→ **Exercise description**
Give the lines below again, exactly as they stand, and leave out the images.

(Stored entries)
+++

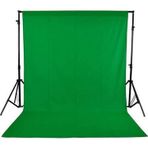 GDX 3x6 Metre Seyyar Yeşil Fon Sistemi Standlı Çantalı YouTube Yayıncı Green Screen Seti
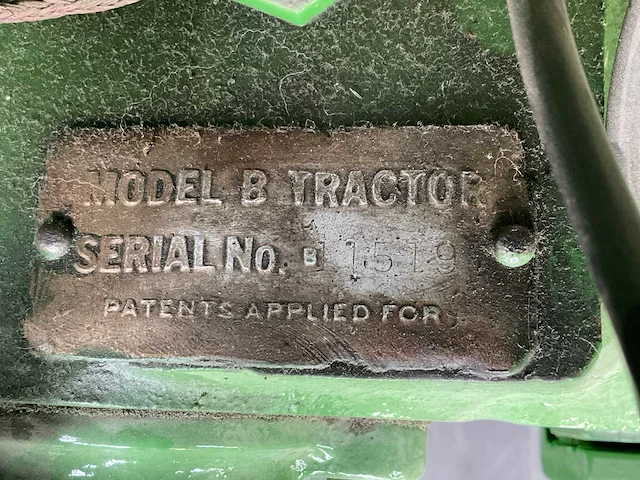 1945 john deere model b oldtimer tractor - afbeelding 19 van  21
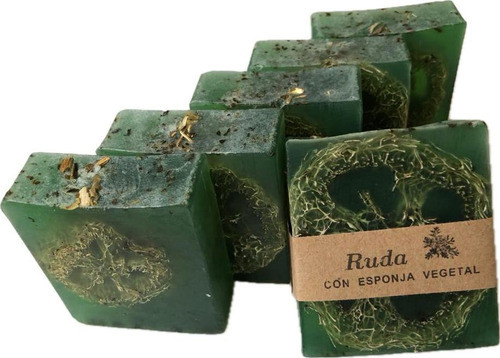 Jabones Artesanales Ruda Con Esponja Vegetal 6u. 0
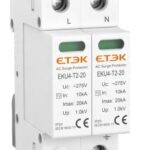Protector Sobret C2 CA 1P+NPE 275VCA 8/20us 10/20KA ETEK (EKU4-T2-20-1PN-275)
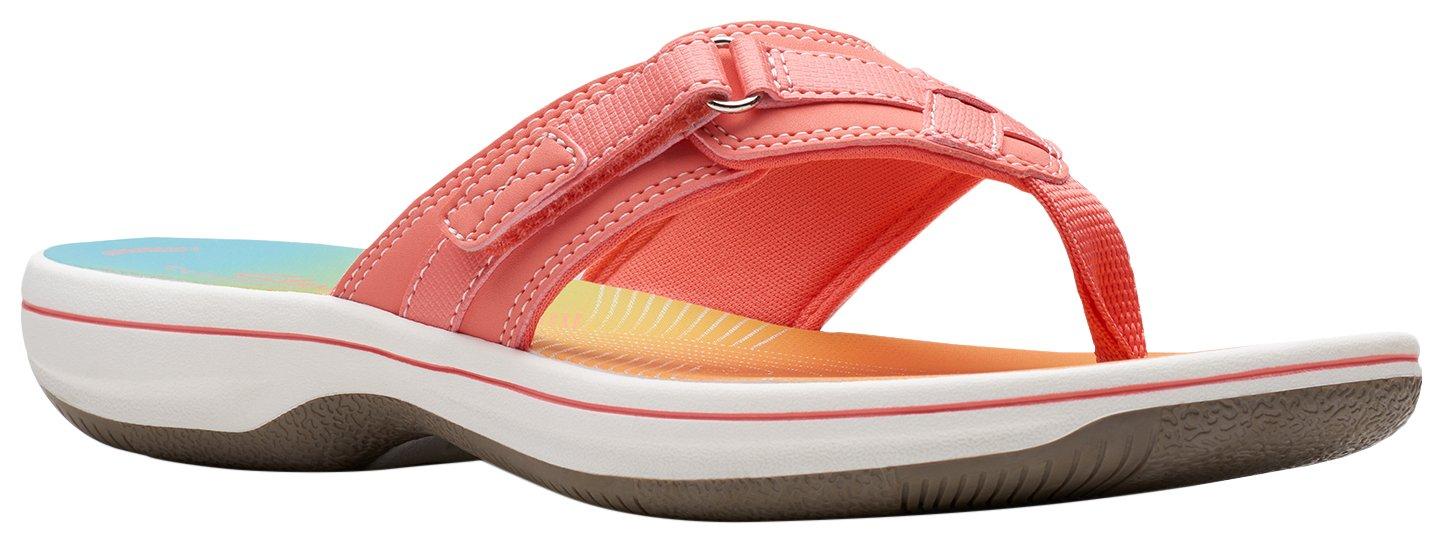 Clarks Cloudsteppers Floral Sport Thong Sandals - Brinkley Flora 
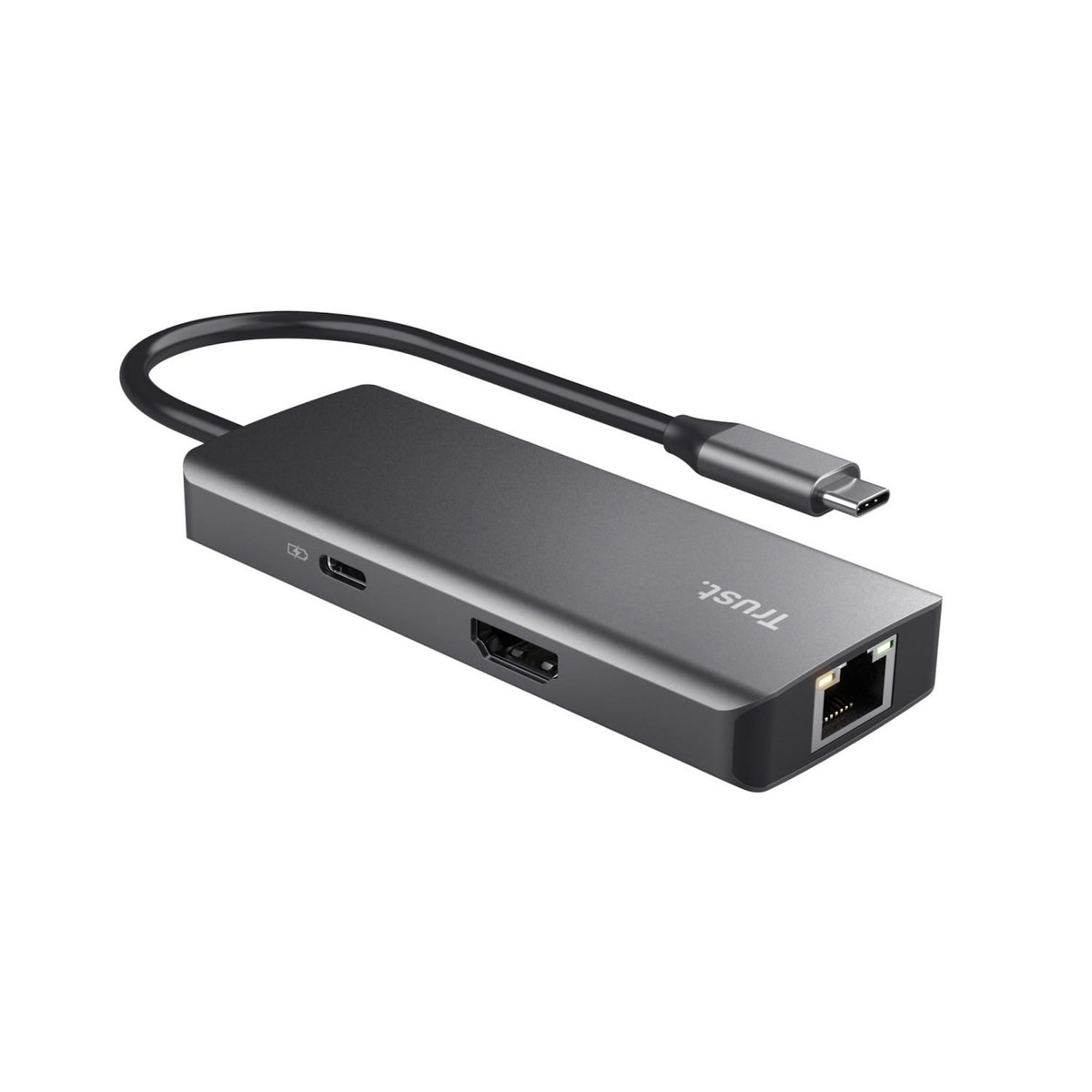Trust Dockingstation Trust Dalyx USB-C 6 en 1 avec HDMI et Ethernet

+++

→ **Exercise output**
 GDX 3x6 Metre Seyyar Yeşil Fon Sistemi Standlı Çantalı YouTube Yayıncı Green Screen Seti
 1945 john deere model b oldtimer tractor - afbeelding 19 van  21
 Jabones Artesanales Ruda Con Esponja Vegetal 6u. 0
Protector Sobret C2 CA 1P+NPE 275VCA 8/20us 10/20KA ETEK (EKU4-T2-20-1PN-275)
 Clarks Cloudsteppers Floral Sport Thong Sandals - Brinkley Flora 
Trust Dockingstation Trust Dalyx USB-C 6 en 1 avec HDMI et Ethernet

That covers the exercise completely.